Koalas aren’t too bright. The love eating eucalyptus leaves, but if you take some of these leaves and lay them flat on a table, a koala won’t reach for them. It can’t recognize what they are.
Tom Cruise’s Origin
You see a bunch of people wearing Wayfarers in 1980s movies. That didn’t reflect the fashion of the time — it caused the fashion of the time. Ray-Ban signed a huge product placement deal across those dozens of movies.
Fire With Fire
To fight mosquitos, we are turning to mosquitos. One especially large type of mosquito feeds on the larvae of other mosquitos, and doesn’t drink blood, so they’re useful pest-control agents.
The Eyes Have Nothing
According to people called iridologists, it’s possible to learn many details about someone’s health simply by examining the iris of the eye.
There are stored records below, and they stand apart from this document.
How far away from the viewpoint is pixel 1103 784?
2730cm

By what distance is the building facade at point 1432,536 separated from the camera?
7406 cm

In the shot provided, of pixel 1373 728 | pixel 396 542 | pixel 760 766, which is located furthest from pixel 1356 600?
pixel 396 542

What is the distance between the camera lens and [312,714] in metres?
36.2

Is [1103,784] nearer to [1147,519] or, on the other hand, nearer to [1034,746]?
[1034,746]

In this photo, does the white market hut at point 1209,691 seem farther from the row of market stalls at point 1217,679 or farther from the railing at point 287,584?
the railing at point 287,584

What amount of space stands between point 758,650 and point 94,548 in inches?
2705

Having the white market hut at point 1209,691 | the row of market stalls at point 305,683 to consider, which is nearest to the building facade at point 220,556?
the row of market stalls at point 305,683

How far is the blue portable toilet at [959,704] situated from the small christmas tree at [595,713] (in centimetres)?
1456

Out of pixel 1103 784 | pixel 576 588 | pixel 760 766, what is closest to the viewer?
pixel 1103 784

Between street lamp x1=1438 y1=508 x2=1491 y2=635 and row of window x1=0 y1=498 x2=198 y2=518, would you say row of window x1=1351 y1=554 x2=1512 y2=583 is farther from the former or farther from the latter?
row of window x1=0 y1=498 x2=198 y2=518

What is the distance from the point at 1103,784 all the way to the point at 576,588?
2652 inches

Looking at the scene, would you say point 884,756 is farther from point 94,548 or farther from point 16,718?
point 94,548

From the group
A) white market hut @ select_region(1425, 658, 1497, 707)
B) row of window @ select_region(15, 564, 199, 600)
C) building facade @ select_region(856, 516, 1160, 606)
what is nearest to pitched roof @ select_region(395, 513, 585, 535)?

These iridologists are charlatans; if one approaches you, run in the opposite direction.
When you split a bill, you might call that “going Dutch.” That doesn’t reflect any actual Dutch custom but is instead an English insult leveled against the Dutch. Some Spanish speakers have their own idiom for this restaurant practice. They call it “paying American style.”
Women have plumped their eyelashes for thousands of years. One explanation comes from Ancient Rome. Back then, people believed that if too many of someone’s lashes had fallen out, it indicated the person had had an excessive amount of sex.
Caught in Your Throat
A man died in 1998 after his friends dared him to swallow a live fish. Perhaps he could have managed a particularly small fish from a bowl, but this one measured five inches. The attempt was “stupid,” according to police.
Finland has hosted wife-carrying competitions since the 1800s. First prize is the husband’s weight in beer. Everyone agrees this is a good idea, and so the contests have now spread worldwide.
We Have No Bananas
A fruit cocktail might sound like a vague term that can mean just about anything. The government would say otherwise. According to the USDA, a fruit cocktail must contain at least two percent cherries, at least six percent diced pineapple and no more than 45 percent diced pears.
Space, In Suffolk
In 2005, with news spreading about the future of space tourism, a reality TV show offered to send contestants into space. These contestants spent five days in a simulator in England, being told they were in space. Naturally, the production had to reject any applicants who knew much about space science.
Disease Mad Libs
If you suffer from particularly bad luck, you may come down with tapeworm cancer. No, that’s not when your tapeworm gets cancer and dies. It’s when the tapeworm gives you cancer.
Mmm, Soggy Popcorn
Before Kellogg’s debuted Corn Flakes, people had an alternative corn-based breakfast cereal. They would pour popcorn into sweetened milk. They swore it was delicious.
The Trouble With Telomeres
The ends of your chromosomes get shorter and shorter as you age, so there may be a fairly low upper limit to the human lifespan, no matter what we do to fix other diseases. Or, maybe there isn’t — maybe we’ll figure out how to stop these bits from shortening, and we’ll live forever.